---- Passage shown

16. The lessons of the ADM lysine case are depressingly simple: even in a case where the plaintiffs' attorneys are essentially "shooting fish in a barrel" because the litigation risks are minimal (as ADM's then publicly impending indictment indicated), plaintiff's attorneys may still reach a cheap and early settlement if the wrong fee formula gives them an incentive to do so.
17. Fee and expense formulas are not the only problem the court must face in using an auction procedure. A single firm will face greater financial pressures in carrying the case forward than will the larger aggregation of firms that typically results under more traditional procedures. A financially strained firm has a greater incentive to reach a cheap settlement than does a collection of firms (who can more easily finance the case internally). Thus, Judge Walker has required a performance bond or other proof that the case will not be abandoned because of financial exigencies. See In re Wells Fargo Securities Litigation, 157 F.R.D. 467 (N.D. Cal. 1994). As discussed below, alternative arrangements (namely, a mandatory escrow fund to qualify as a bidder) probably more satisfactorily address this need to assure financial capability.
III. Proposed Ground Rules.
18. The foregoing discussion has focused on what can go wrong. However, I do not suggest that mistakes or failures are inevitable (although they have often resulted). As with any innovation, the first experiments can be improved upon and learned from. How can mistakes best be avoided? I would respectfully suggest that the following ground rules be observed:
A. No "Caps" or Ceilings Should Be Placed on Either Fees or Expenses. The clear lesson of both the ADM and the Oracle experiences is that, in the absence of any incentive to do otherwise, plaintiffs attorneys will often settle at or near the point where any ceilings is reached. After all, how can a plaintiff's attorney credibly threaten to go to trial unless defendants offer $30 million if defendants know that such a settlement does not benefit the plaintiff's attorney (whose fee is capped after the $20 million level) but does expose the attorney to the inevitable risks and delays of litigation. Any threat to go to trial in this context will likely be regarded by informed defendants as a bluff.

--------
---- Supplied material

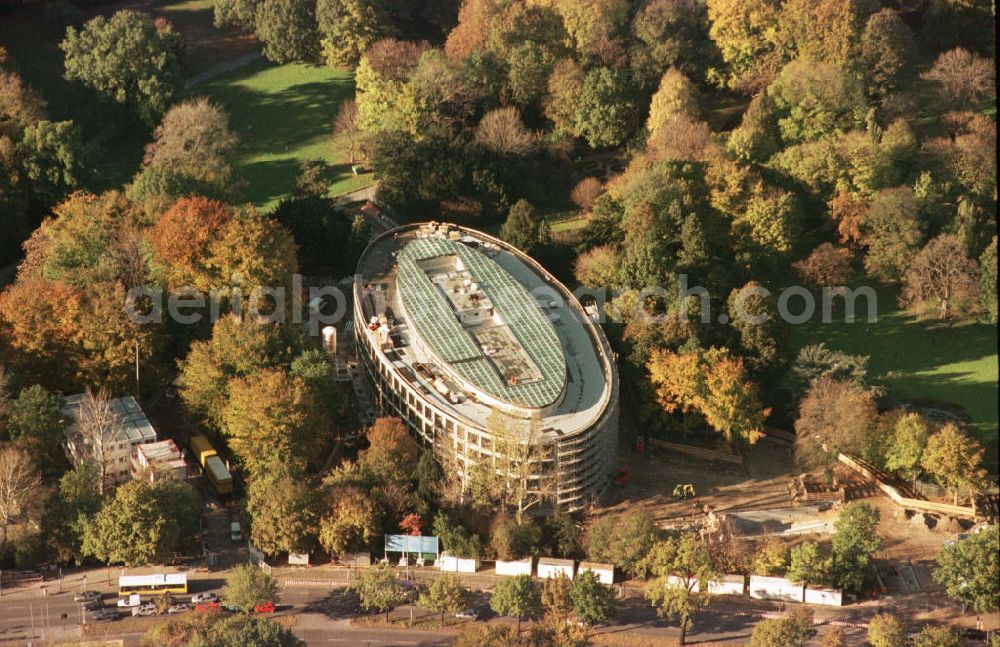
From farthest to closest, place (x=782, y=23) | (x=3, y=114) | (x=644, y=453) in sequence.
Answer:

--------

▶ **Exercise**
In the passage on fee auctions, rewrite everything from "17. Fee and" down to "assure financial capability.", renaming "performance bond" as "surety bond".

▶ **The response**
17. Fee and expense formulas are not the only problem the court must face in using an auction procedure. A single firm will face greater financial pressures in carrying the case forward than will the larger aggregation of firms that typically results under more traditional procedures. A financially strained firm has a greater incentive to reach a cheap settlement than does a collection of firms (who can more easily finance the case internally). Thus, Judge Walker has required a surety bond or other proof that the case will not be abandoned because of financial exigencies. See In re Wells Fargo Securities Litigation, 157 F.R.D. 467 (N.D. Cal. 1994). As discussed below, alternative arrangements (namely, a mandatory escrow fund to qualify as a bidder) probably more satisfactorily address this need to assure financial capability.